And although the consciousness that lies at the heart of this series of dispatches from a 1760s courtroom is ultimately a contemporary one, neither is he the kind of post-modern trifler whose real aim is to remind his characters of the misfortune of having to inhabit a world before Freud.
In fact, he is a historical novelist of a reliably old-fashioned sort: the writer who offers a plausible recreation of a bygone age and animates it with people whose motivations are consistent with the tenor of their time, while noting that the past is never neutral and the behaviour of the men and women who wander about in it is there to be judged.
Unsworth's 16th novel, a rather tardy sequel to 1992's Sacred Hunger, has all these qualities in spades. Its Booker-winning predecessor tracked (at considerable length) the adventures of a slave ship's ground-down crew who mutinied off the American coast, made their way ashore into the Florida swamps and together with the surviving cargo established an egalitarian settlement built on the principle of inter-racial harmony.
Now, 14 years later, after their apprehension by Erasmus Kemp, the son of the vessel's disgraced owner, and his posse of redcoats, the boys are back in Blighty awaiting trial and a verdict Kemp hopes will appease a sensibility less interested in vindictive score-settling and more in a concept of justice that is almost abstract, the drawing of a line in "some cosmic ledger".

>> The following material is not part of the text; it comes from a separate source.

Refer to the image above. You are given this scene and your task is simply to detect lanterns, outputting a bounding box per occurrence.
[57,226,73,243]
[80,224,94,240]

While Kemp's obsession is its driving force, the novel has several contending points of focus. Sullivan, the crew's Irish fiddler, has slipped out of Bridewell to make his way to the Tyneside colliery village inhabited by the family of his dead shipmate, Billy Blair.
By chance, Kemp's gaze is travelling in the same direction, as he seeks to better exploit local magnate Lord Stanton's coal stocks. Meanwhile, celebrated abolitionist Frederick Ashton is immersing himself in the three court cases which have a bearing on the plot: a compensation suit involving the "jettisoning of cargo" (that is, the slaves thrown over the side prior to the mutiny); the trial of the mutineers; and a test case primed to establish the freedom of former slaves now domiciled in England.
Kemp and Stanton are neatly juxtaposed: one a no-nonsense, upwardly mobile bourgeois who lives by plan and design; the other a genteel dilettante whose "easy paternalism" provokes Kemp's hostility, "not because he felt any great sympathy for the mining folk, but because it brought his own early struggles back to mind. He had had to scrabble for money, fight for his place in the world".
We know, of course - or think we know - what Unsworth wants us to feel about the world he has created, and the issues that run beneath it. At the same time, the fact that his characters never turn into moral ciphers is one of his greatest strengths.